#Plasma refers to two main concepts in blockchain:Original Plasma (2017): A Layer-2 scaling framework proposed by Vitalik Buterin & Joseph Poon for Ethereum. It uses "child chains" (sidechains) anchored to Ethereum mainnet to process transactions off-chain, enabling massive throughput while relying on fraud proofs for security. Most data stays off-chain; only periodic commitments go to Ethereum. It struggled with mass exits, data availability, and UX, so rollups largely replaced it. Some projects (e.g., early Polygon) drew inspiration from it.
Modern Plasma (2025+ Layer-1 chain): A high-performance, EVM-compatible L1 blockchain (plasma.to) optimized for stablecoin payments (esp. USDT). Features include:Zero-fee USDT transfers via protocol paymaster
Thousands of TPS with sub-second finality (PlasmaBFT consensus)

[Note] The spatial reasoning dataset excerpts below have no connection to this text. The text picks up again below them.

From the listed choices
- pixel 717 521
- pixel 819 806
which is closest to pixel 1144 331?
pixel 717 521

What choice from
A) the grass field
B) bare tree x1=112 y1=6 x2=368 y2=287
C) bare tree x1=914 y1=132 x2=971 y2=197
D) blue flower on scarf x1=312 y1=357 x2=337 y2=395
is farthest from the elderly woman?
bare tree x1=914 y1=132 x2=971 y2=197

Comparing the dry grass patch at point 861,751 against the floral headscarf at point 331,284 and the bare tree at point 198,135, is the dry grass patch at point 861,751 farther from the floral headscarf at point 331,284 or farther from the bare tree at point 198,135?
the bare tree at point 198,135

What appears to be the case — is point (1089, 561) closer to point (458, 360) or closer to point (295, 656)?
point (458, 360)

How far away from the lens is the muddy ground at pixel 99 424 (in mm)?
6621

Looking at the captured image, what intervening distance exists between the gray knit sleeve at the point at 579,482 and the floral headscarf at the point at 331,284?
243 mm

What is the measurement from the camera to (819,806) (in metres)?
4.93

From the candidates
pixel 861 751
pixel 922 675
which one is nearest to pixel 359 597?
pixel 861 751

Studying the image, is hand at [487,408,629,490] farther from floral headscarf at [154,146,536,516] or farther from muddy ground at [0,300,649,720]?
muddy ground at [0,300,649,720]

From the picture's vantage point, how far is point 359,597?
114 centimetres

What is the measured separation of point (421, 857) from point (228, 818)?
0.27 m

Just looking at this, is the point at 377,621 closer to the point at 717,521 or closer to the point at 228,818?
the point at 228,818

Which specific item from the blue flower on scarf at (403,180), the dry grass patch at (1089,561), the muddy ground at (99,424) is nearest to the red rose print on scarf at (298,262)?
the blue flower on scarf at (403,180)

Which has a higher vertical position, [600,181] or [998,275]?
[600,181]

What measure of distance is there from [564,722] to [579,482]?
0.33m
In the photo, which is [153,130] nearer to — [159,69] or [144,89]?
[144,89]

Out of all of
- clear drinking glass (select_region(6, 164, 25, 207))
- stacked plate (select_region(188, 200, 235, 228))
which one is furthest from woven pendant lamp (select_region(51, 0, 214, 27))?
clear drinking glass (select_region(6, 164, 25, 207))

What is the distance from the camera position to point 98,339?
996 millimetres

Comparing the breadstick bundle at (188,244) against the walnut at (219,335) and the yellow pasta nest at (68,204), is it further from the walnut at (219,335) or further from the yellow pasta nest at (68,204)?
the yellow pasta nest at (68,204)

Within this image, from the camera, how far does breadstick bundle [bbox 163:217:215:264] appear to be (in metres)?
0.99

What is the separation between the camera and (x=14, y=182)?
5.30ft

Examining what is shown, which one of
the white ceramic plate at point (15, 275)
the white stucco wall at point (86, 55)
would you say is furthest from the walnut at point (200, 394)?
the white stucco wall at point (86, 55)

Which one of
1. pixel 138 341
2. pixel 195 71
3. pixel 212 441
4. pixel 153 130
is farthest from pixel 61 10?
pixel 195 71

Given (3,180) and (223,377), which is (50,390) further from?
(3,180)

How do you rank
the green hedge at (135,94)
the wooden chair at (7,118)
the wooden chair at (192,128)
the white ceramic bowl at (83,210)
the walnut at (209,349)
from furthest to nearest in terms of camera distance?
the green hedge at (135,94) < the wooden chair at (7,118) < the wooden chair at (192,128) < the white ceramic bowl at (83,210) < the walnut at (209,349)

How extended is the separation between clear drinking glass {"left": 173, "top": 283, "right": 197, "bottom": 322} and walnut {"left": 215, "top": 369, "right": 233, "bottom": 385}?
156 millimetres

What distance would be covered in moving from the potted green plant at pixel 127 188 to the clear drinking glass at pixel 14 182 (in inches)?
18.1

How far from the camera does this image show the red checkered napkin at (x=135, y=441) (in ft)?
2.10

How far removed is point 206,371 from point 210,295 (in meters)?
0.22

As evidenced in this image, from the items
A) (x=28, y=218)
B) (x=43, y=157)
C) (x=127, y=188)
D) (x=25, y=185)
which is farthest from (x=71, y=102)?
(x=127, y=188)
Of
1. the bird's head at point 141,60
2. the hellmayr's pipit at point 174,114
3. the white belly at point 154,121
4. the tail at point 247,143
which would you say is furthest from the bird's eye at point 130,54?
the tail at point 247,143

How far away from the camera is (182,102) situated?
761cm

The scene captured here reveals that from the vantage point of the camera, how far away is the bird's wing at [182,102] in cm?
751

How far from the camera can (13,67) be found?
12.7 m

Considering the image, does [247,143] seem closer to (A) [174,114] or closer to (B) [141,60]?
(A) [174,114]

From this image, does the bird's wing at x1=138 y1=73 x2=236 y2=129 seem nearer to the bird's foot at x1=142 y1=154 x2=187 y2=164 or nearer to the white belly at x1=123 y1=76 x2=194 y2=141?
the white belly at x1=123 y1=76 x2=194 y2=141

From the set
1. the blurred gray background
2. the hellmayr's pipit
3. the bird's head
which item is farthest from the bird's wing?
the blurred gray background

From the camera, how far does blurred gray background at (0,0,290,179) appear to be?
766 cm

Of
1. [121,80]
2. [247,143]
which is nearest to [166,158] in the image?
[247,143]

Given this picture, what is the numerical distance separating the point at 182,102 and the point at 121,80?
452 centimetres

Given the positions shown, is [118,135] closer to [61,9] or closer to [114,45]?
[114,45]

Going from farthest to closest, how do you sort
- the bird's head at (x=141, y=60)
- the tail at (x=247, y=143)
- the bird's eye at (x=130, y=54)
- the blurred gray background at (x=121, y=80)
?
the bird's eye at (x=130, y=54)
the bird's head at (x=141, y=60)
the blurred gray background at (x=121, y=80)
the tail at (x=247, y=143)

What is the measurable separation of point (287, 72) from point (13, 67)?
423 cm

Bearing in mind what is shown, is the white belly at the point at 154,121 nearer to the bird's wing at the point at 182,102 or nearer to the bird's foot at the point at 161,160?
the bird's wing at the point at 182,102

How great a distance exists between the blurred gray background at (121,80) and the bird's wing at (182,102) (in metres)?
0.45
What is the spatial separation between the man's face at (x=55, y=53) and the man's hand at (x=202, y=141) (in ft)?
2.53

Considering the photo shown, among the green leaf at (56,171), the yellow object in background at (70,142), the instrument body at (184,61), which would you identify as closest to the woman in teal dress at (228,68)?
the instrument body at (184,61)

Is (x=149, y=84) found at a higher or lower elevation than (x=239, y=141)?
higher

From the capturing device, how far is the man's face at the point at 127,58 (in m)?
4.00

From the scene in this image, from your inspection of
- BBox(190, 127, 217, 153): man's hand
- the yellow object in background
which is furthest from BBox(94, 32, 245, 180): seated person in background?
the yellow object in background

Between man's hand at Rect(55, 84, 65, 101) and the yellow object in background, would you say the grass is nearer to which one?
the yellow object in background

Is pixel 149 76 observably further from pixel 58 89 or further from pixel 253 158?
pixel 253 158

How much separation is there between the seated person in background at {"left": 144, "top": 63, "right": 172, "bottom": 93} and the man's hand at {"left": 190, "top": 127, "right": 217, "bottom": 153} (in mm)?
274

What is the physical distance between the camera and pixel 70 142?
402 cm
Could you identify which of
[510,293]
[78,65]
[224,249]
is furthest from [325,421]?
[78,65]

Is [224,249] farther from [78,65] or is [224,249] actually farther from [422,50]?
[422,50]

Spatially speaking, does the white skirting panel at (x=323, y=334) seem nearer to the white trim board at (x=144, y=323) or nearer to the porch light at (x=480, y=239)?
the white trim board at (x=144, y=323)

Native $XRP XPL token for staking, fees (non-USDT txs), and governance Trust-minimized BTC bridge for pBTC in DeFi
Launched mainnet beta ~Sep 2025; quickly reached billions in TVL/liquidity
In short: Classic Plasma = Ethereum scaling idea (mostly historical). Current Plasma = fast stablecoin-focused L1 chain competing in payments/DeFi space.